### Directions
The task calls for the lines below from the line with "Les acheteurs de" to the line with "Front view showing", both ends included, copied exactly, without any pictures.

### Records for the task
╭──

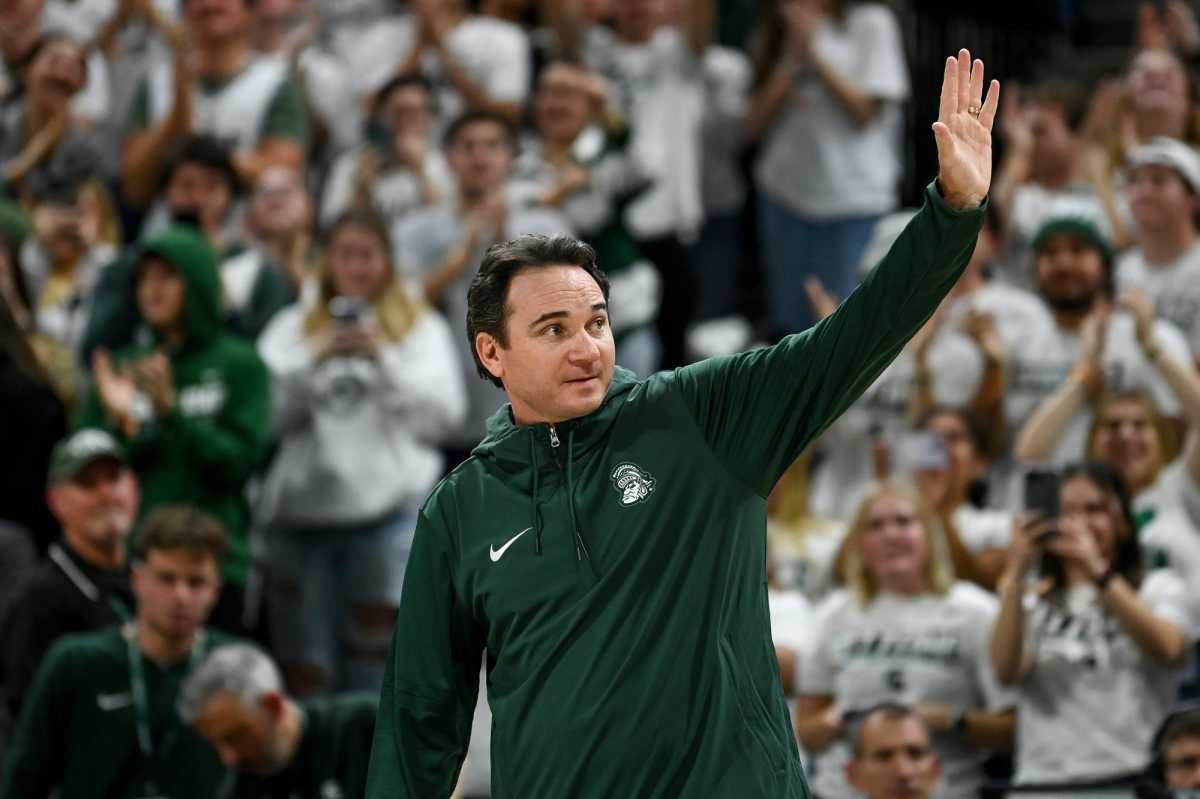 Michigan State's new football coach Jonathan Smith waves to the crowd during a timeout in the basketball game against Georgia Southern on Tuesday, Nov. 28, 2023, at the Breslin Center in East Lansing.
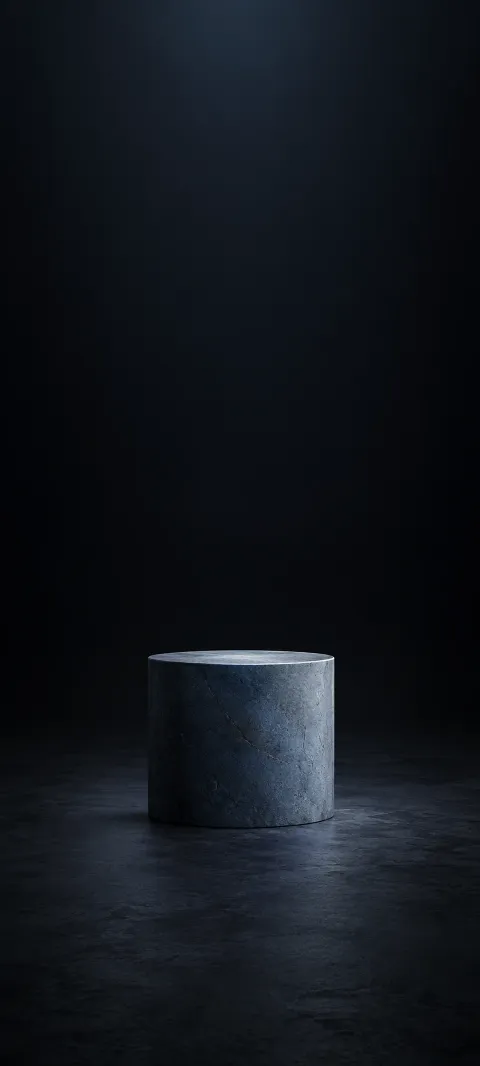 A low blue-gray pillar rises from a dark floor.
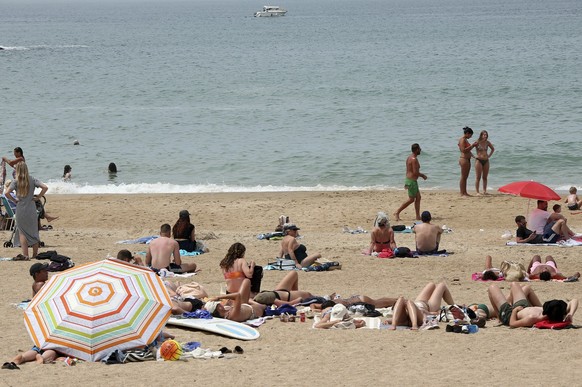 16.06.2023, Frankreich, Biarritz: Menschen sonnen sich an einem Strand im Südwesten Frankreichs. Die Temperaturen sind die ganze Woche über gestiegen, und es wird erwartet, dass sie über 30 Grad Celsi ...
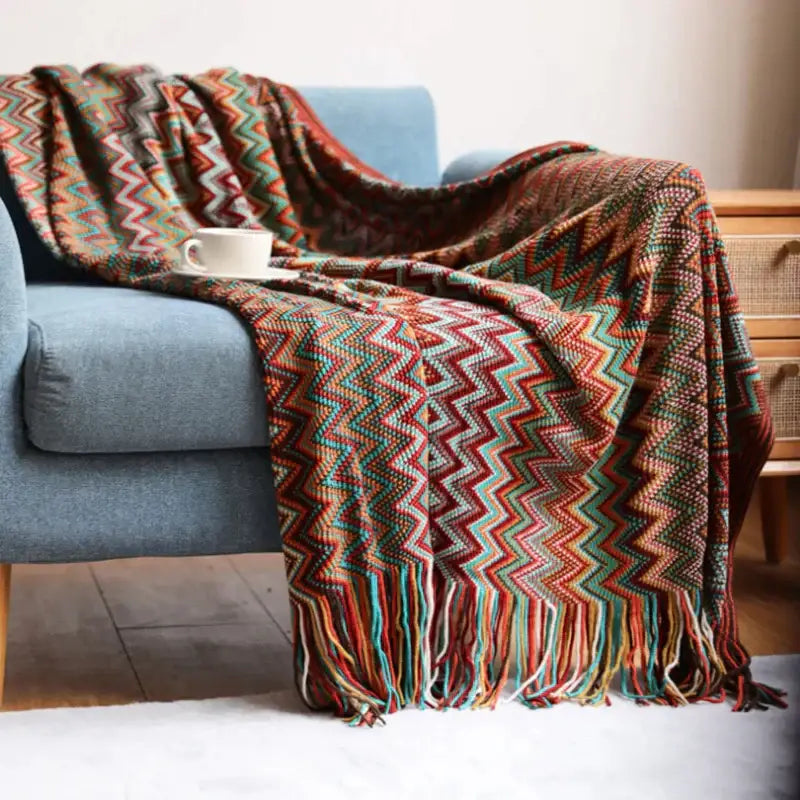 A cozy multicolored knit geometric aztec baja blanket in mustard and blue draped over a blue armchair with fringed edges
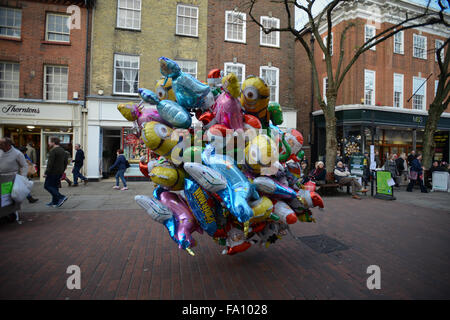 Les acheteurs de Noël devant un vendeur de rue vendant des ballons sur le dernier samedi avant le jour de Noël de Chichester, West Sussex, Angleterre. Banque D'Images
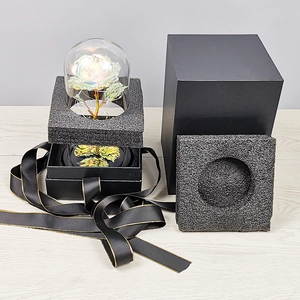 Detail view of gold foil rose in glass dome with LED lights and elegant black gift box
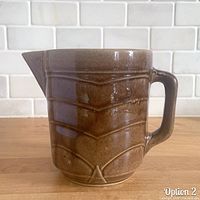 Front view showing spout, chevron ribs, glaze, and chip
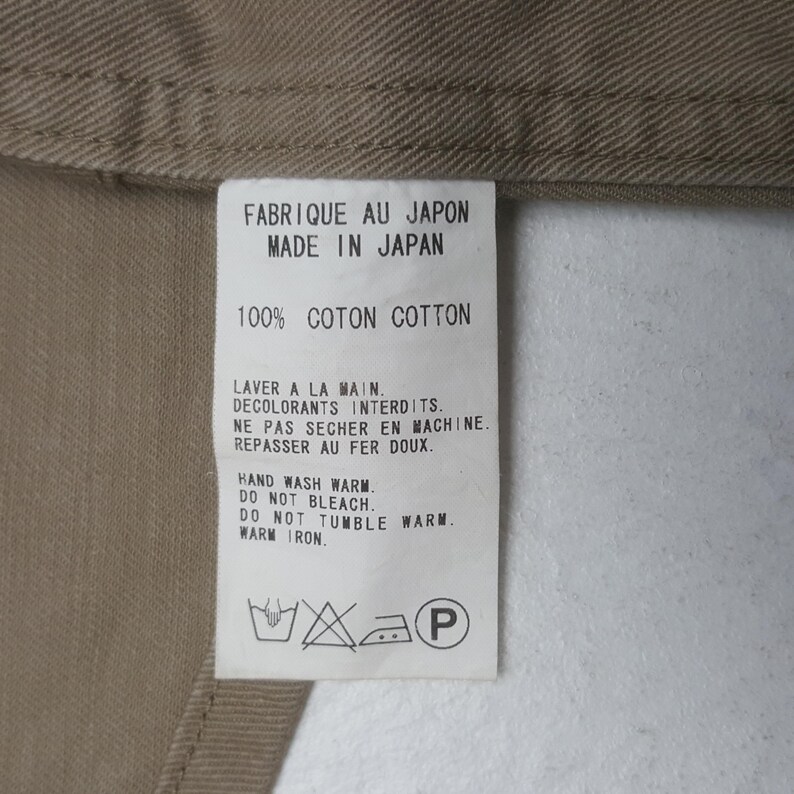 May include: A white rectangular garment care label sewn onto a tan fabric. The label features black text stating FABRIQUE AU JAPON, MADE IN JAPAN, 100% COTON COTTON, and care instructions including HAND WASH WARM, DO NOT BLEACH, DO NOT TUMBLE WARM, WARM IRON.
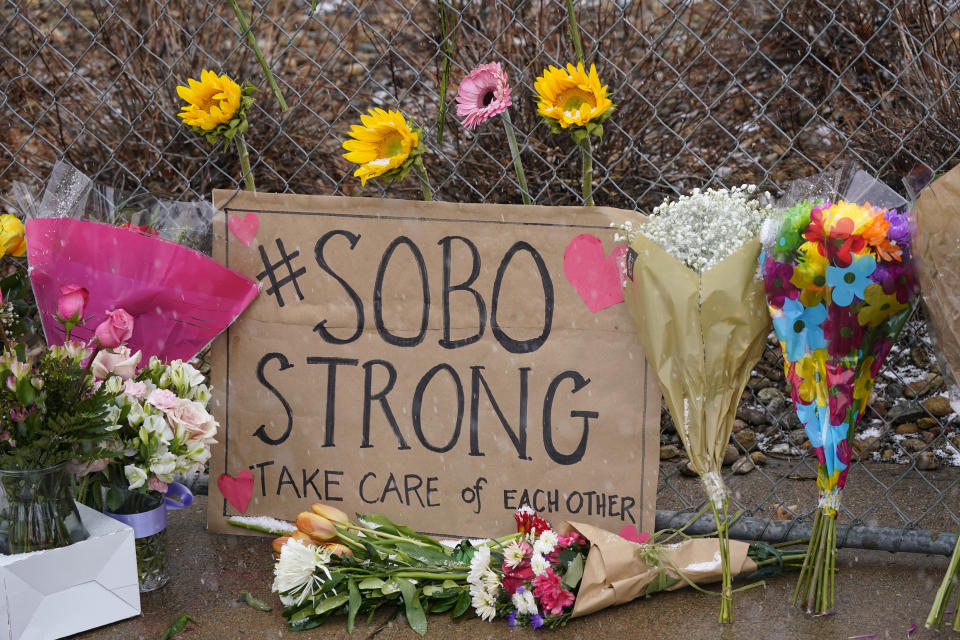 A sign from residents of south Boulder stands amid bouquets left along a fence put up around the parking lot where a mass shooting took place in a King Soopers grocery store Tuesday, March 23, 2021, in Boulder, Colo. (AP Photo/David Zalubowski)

╰──

### Answer space
 Les acheteurs de Noël devant un vendeur de rue vendant des ballons sur le dernier samedi avant le jour de Noël de Chichester, West Sussex, Angleterre. Banque D'Images
 Detail view of gold foil rose in glass dome with LED lights and elegant black gift box
 Front view showing spout, chevron ribs, glaze, and chip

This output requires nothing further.